# ruben patterson



## Tom (Jul 15, 2002)

he was a big dissapointment last year ...he has no shooting ability. I don't think coach likes him.


----------



## TheOrigiBulls (Jun 27, 2002)

more insight please


----------



## Tom (Jul 15, 2002)

he has no jumper and His minutes were such that i don't think Coach was happy with his play. He would go stretch where he wouldn't even play. I think he needs to develop atleast some kind of shot to play for this team. If he does he is a top15 player. he can drive by and post up anyone at his position.


----------



## tmacizgod (Jul 18, 2002)

at first i hated ruben.. but as the season wore on, i realized he's absolutly 100% pure energy off the bench. so what if he can't shoot, he's good enough to start for a lot of teams, which means as a bench player, he kills the other guys on the floor. he out powers each guy taht guards him by posting up the shorter players or using his quickness to get by the bigger SFs. he's good for portland, better than pip.. i hate that guy with a passion!


----------



## spartansfan223 (Jul 29, 2002)

Ruben Patterson is a rising star. He is inconsistent in his offensive efforts, but plays aggressive defensive. I truly do not think he should be calling himself the "Kobe" stopper though because the Lakers beat them once again in the playoffs.


----------



## allenive21 (Jul 28, 2002)

> Originally posted by <b>spartansfan223</b>!
> Ruben Patterson is a rising star. He is inconsistent in his offensive efforts, but plays aggressive defensive. I truly do not think he should be calling himself the "Kobe" stopper though because the Lakers beat them once again in the playoffs.

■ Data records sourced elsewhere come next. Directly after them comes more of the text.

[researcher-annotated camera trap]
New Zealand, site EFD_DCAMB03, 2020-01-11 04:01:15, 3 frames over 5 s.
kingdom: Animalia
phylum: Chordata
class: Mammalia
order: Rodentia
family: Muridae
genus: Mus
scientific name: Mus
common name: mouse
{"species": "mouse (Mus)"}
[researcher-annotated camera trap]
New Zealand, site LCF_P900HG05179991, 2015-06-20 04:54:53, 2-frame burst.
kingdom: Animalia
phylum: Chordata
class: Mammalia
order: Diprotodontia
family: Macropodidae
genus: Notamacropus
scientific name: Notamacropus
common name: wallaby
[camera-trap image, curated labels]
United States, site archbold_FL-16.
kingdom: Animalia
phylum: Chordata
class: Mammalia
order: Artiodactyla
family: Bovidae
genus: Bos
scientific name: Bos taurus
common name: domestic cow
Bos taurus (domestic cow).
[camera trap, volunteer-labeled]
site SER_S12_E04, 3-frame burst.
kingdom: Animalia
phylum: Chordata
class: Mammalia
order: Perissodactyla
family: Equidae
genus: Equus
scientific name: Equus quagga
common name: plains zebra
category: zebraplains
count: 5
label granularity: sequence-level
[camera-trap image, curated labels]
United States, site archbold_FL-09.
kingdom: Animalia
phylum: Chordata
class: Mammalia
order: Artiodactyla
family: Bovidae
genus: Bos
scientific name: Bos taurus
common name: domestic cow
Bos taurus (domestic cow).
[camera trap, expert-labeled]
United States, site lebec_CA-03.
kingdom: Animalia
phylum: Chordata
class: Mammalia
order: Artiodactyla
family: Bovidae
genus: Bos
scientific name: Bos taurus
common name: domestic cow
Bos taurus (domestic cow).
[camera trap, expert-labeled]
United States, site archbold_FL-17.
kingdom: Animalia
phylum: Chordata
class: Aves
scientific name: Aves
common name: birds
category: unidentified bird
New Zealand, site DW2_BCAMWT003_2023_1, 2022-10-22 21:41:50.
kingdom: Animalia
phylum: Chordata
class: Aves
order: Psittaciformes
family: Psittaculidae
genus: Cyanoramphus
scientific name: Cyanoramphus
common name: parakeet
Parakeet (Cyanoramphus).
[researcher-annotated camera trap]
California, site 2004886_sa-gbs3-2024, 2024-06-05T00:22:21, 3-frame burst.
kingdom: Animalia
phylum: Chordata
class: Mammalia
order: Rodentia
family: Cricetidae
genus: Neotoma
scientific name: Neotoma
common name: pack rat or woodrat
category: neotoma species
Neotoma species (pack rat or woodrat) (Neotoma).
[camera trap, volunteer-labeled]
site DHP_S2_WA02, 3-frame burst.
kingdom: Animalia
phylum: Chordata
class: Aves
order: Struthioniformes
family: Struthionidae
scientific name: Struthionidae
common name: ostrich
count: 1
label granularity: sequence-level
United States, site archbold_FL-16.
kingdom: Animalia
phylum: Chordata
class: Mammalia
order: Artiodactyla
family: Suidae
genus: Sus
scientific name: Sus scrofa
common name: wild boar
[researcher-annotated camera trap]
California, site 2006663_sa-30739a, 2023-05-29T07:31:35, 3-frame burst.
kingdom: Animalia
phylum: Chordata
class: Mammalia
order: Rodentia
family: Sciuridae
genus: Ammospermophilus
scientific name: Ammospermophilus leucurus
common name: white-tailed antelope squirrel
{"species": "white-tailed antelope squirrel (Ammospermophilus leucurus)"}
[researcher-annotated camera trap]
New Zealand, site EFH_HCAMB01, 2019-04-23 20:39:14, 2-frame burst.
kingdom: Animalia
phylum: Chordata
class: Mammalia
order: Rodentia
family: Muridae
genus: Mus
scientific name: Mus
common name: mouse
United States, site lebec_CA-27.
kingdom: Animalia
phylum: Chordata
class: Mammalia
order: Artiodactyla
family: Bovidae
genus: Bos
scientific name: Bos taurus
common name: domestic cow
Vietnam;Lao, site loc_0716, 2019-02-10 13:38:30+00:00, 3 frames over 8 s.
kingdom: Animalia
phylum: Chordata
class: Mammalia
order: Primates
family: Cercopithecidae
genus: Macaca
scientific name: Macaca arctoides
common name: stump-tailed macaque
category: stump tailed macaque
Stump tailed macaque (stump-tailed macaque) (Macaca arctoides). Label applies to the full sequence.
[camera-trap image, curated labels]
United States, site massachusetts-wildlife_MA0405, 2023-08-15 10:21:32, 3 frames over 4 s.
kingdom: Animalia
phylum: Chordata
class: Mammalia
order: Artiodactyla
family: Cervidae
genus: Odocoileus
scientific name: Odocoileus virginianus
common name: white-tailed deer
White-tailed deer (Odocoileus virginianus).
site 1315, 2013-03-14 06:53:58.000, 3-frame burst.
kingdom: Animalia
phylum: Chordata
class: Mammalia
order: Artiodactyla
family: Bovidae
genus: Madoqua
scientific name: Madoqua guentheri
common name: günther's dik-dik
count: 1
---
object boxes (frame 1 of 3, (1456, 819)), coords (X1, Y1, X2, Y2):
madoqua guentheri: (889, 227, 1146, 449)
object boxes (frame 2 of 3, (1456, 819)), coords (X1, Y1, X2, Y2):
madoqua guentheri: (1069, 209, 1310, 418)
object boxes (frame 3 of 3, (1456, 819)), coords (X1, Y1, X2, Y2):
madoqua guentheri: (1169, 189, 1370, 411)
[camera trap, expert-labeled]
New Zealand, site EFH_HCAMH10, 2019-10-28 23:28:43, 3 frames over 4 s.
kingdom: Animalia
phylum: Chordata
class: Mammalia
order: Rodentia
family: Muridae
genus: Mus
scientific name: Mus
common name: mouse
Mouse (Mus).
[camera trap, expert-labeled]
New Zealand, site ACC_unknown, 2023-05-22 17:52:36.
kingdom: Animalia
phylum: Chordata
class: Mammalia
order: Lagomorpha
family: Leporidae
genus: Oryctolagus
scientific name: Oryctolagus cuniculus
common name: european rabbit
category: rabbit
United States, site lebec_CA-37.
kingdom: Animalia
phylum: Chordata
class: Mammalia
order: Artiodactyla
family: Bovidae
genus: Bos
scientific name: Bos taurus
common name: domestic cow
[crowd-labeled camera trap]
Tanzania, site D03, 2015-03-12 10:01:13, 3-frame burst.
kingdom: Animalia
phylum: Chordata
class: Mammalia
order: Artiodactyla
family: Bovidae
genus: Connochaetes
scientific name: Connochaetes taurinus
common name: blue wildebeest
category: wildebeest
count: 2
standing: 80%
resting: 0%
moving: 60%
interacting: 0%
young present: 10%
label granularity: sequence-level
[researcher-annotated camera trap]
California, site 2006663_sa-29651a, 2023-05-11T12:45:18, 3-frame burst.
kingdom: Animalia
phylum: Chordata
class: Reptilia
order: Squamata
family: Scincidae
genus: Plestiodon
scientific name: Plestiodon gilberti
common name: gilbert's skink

Ruben is a rising star? He is 27 and his game is declining with his minutes if anything. The best numbers that he put up in Seattle was 13 ppg, 5 rpg, and 1.4 steals in 27.1 mpg. This past year he put up 11.2 ppg, 4 rpg, and 1.1 steals in 23.5 mpg. Now I would like to hear on how Ruben is becoming a rising star in the NBA. Guys like Tyson Chandler and Darius Miles are rising stars, not Ruben Patterson.


----------



## TheRealist (Jul 24, 2002)

I think Kobe described Ruben the best when he said "he is a garbage player who gets garbage points." Patterson is a serious headcase and should be behind bars. :upset:


----------



## Sir I Gotta Go (Jul 7, 2002)

What did he do to deserve to be in jail?


----------



## ScottVdub (Jul 9, 2002)

> Originally posted by <b>Malakian</b>!
> What did he do to deserve to be in jail?


Patterson either raped his kids babysitter or made an attempt to rape her. This is the reason why seattle released him. Personally I was happy with pattersons performance last year, he brought good energy off the bench and there is nothing shabby about 11 points when you arent starting. Theres plenty of starters in this league who dont put up those numbers.


----------